**Work required**
Return the lines of the material below exactly, beginning with the line that has "Flor Navideña Poinsetia 23X30Cm Verde" in it and finishing with the line that has "English Elm Modern" in it. Leave all pictures aside.

**Records for this exercise**

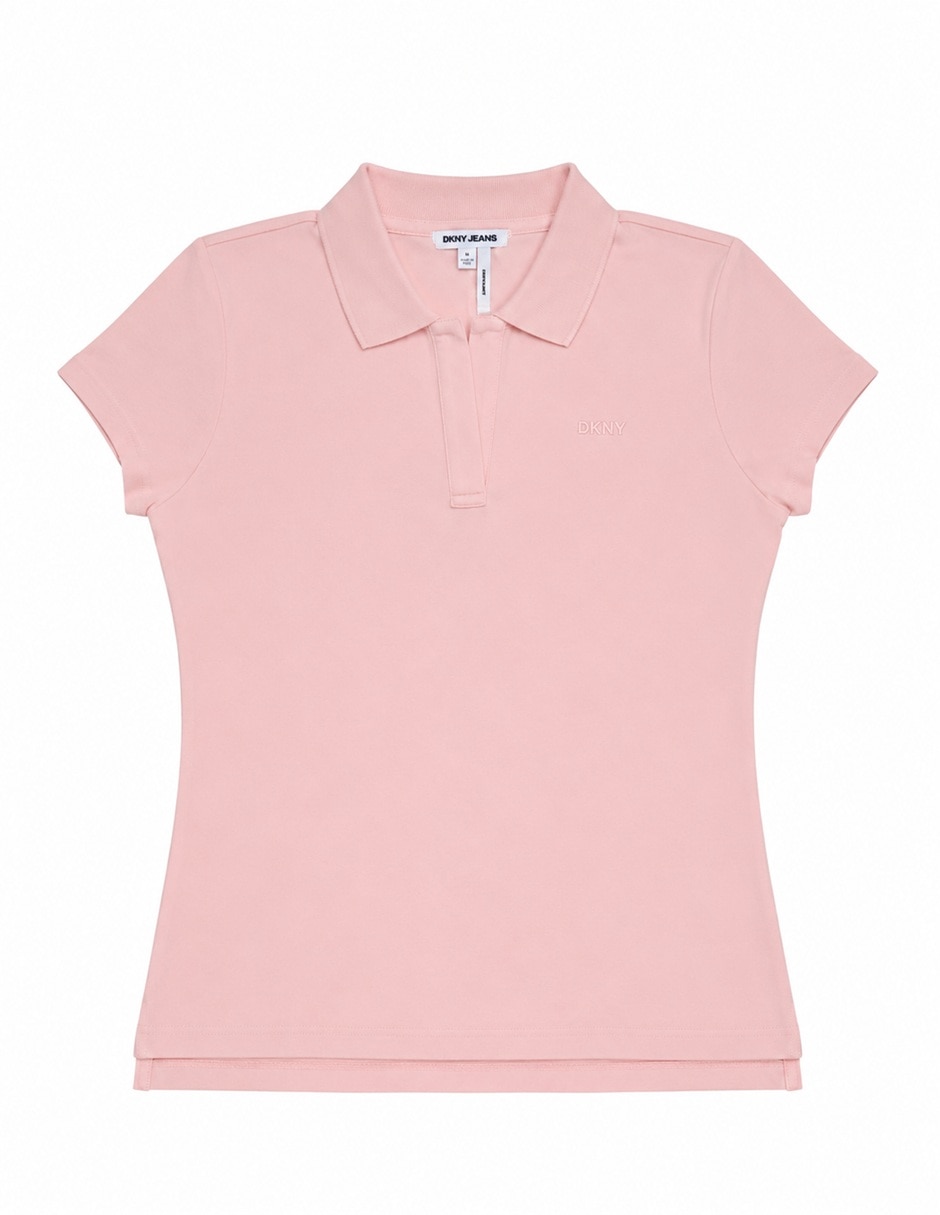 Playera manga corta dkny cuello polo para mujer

==

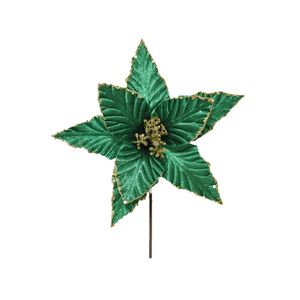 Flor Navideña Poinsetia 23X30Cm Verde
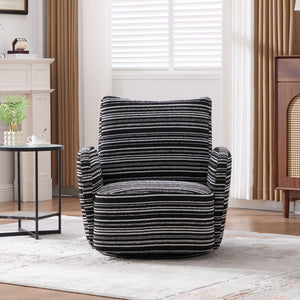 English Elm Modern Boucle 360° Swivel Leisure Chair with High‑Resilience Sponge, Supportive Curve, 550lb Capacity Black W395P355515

**Worked solution**
 Flor Navideña Poinsetia 23X30Cm Verde
 English Elm Modern Boucle 360° Swivel Leisure Chair with High‑Resilience Sponge, Supportive Curve, 550lb Capacity Black W395P355515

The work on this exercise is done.